Three machine learning based regression models are developed for estimating bitcoin prices for the 1 day, 7 days and 30 days ahead. The time series dataset to be used in the study is from 7/19/2010 to 7/19/2022. First of all, genetic algorithm is used to select relevant variables that affects bitcoin prices for the 1st, 7th and 30th days, respectively. For each set of variables, datasets are chronologically divided into training, and test data. Afterward, the bitcoin price is estimated by using the selected variables with LSTM. The performance of the models are assessed with R square, MAE, and RMSE metrics to compare the performance of Bitcoin estimation models.
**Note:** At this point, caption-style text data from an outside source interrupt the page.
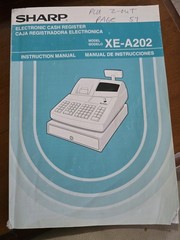 Sharp XE-AA02 Cash Register Instruction Manual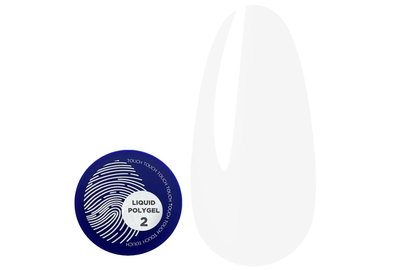 Акрил-гель для ногтей Touch Liquid Polygel №02, белый, 15 мл, Цвет: Белый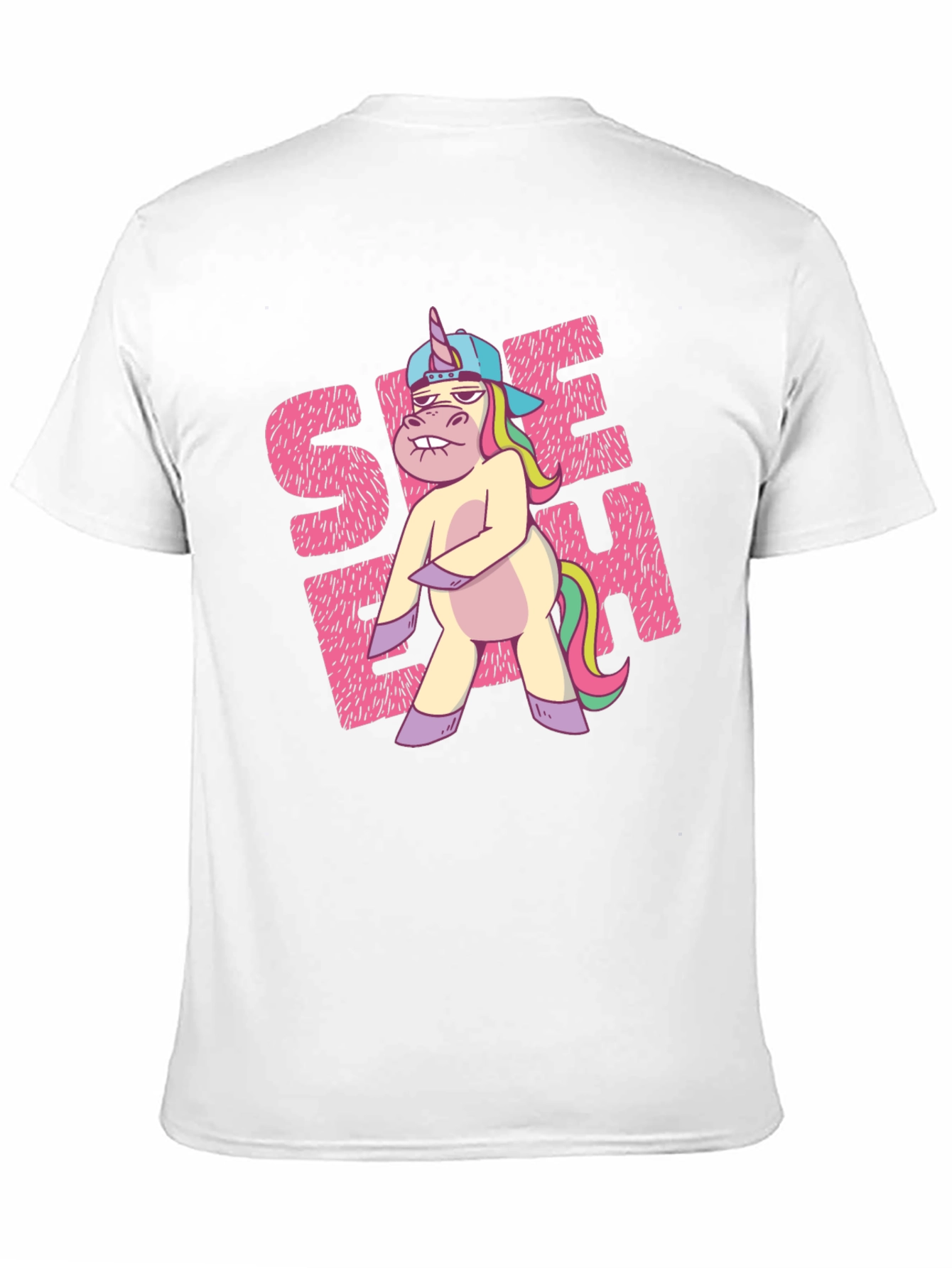 Black Funny Unicorn Graphic T-Shirt view 11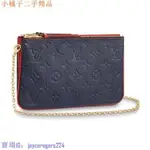 二手 LV POCHETTE DOUBLE ZIP M63916 肩背包 鏈帶手拿包 超讚現貨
Among constructed models one day ahead model has the highest R2 (0.98), and lowest RMSE (8204.57) and MAE (6341.62). As the estimation period gets longer R2 tends to get lower (0.96 for seven days ahead and 0.90 for thirty days ahead), RMSE and MAE tend to get higher. This is because it becomes harder to make estimation for further in time as uncertainty gets higher. Also in the case of Bitcoin, prices increased suddenly in the test data set which makes it difficult for the models to catch it when the time interval increased. This sudden increase in the Bitcoin prices also resulted the LSTM model estimation to be lower than the actual values.
In conclusion, it is stated that the bitcoin price using LSTM for the 1st, 7th, and 30th days are estimated with low error and models can detect the changes in bitcoin price adequately.